Weekend Snowboarding

I finally got to learn how to snowboard! Wow, it is hard...

A group of us went about 3 hours East of Seoul to Vivaldi Park - Jin, Misang, Jaesang, Yongsu, Yongsu's friend (I cannot remember his name, and if he ever sees this blog, I apologize), and me. We car-pooled in two cars, and I got to see some beautiful countryside. Especially scenic was where 2 rivers converged to become the Han River, with mountains all around. I also noticed that there are greenhouses all over the place. I asked Jin about them, and she said that they dont stop farming just because its winter -- just use a greenhouse. I can see how Korea would need to use lots of greenhouses, given the high population and relative lack of arable land.
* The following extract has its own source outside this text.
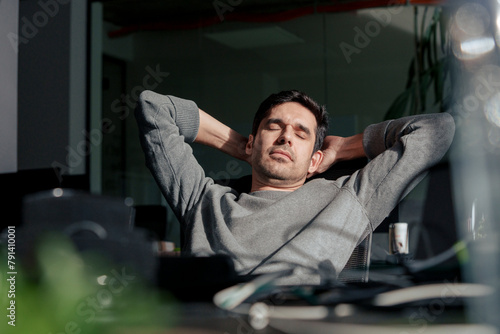 Tired businessman relaxing with hands behind head in office photo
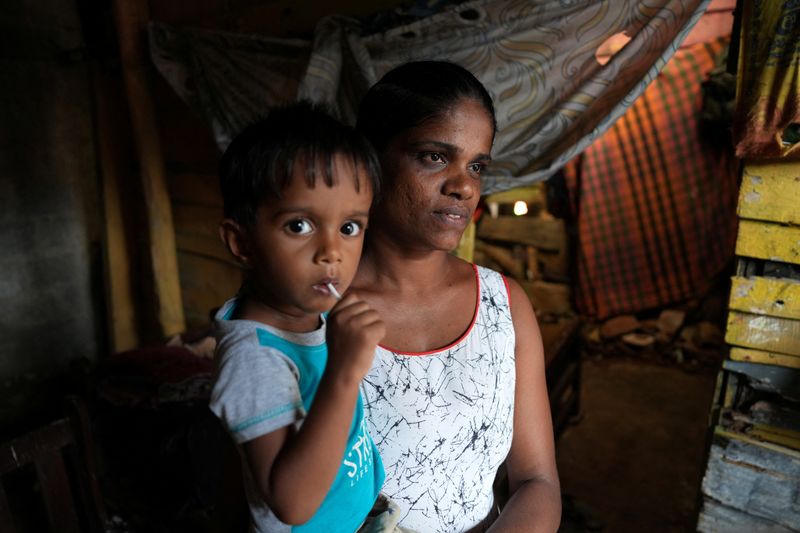 © Reuters. Lankika Dilrukshi, 31, with her son are pictured at her home in Thotalanga, Colombo, Sri Lanka September 9, 2024. REUTERS/Thilina Kaluthotage/File Photo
Close to Vivaldi Park, we rented a house for Saturday night for 160,000 won, which, divided among 6 people, was a good deal. Saturday morning, we had bought all the food supplies we needed for a little party, Korean-style. That night, we grilled the meat in the back-yard and had a feast. In the picture, we had the house on the right.
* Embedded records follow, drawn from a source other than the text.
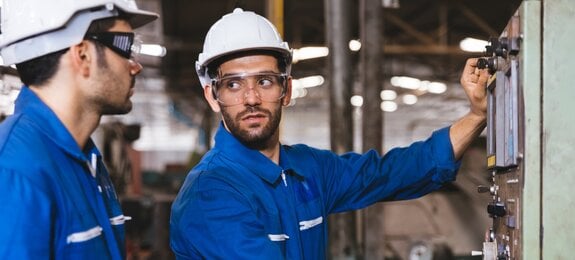 Group of Industrial factory maintenance engineers inspect relay protection system of machinery. Industry, Maintenance, Engineering and construction concept.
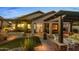 Backyard with built in BBQ area, covered seating and grass at 6887 E Hacienda La Colorada Dr, Gold Canyon, AZ 85118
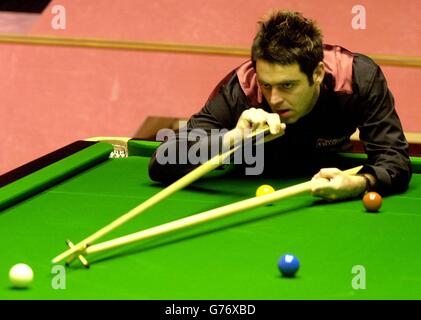 England's Ronnie O'Sullivan uses a rest during the quarter-final match of the Embassy World Snooker Championships against England's Stephen Lee at the Crucible. Stock Photo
Unfortunately, since I didn't buy a memory card for the camera, I could not take many pictures. I ran out of memory before we even got to the snowboarding...
I also got to eat something that I think most Americans would gag at (this was actually 2 nights before, but I may as well put it in this post). I ate live octopus. Jin and Misang wanted to see if I could eat it, so we went looking for a restaurant specializing in weird food from the sea. Live octopus, called "Nakji" (낙지, I think), is a favorite in Korea. It is chopped up into smaller parts, all still wiggling, and simply put on a dish in front of you. There is a sauce that you dip it in - I think the sauce is sesame oil and salt. Nakji is chewy to the extreme, and the suckers kept sucking onto my tongue and teeth. It actually tasted pretty good, and was really fun. That restaurant had all sorts of other sea-creatures alive in big tanks on the street-side, including several squid and sea-cucumbers. I will try those others some other time. This kind of food is actually pretty normal in Korea, and is cheap too. As you watch the video below, you will hear my sonorous "wow" - I hate hearing my own voice recorded...
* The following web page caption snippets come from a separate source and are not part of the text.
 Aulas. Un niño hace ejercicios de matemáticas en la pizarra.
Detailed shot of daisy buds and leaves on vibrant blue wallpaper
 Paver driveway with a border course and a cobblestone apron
We also ate fried shrimp. The Korean way of eating these shrimp is to first break the head off, then either suck the brains out of the head or eat the body. When you eat the body, you dont pull off the legs - you eat those too - and you don't discard the tail - the tail is just the crunchier part. This dish was one of the best-tasting foods I have ever had - even the shrimp brains were good!

Back to the snowboarding; it was a lot of fun - hard, but fun. After what seemed like a horizontal (EDIT: vertical? lol..) learning curve, I finally got the hang of it, in a rather basic way. Jin is very good at it, gliding around like a bird in the air, even snowboarding backward as she tried to teach me. It is a very tiring sport, and I felt the front of my legs burning from exhaustion before I even began. Also, those open-air ski-lifts can be a bit scary when you are up high and the wind blows. It was a fun weekend, and I hope to snowboard again in the future.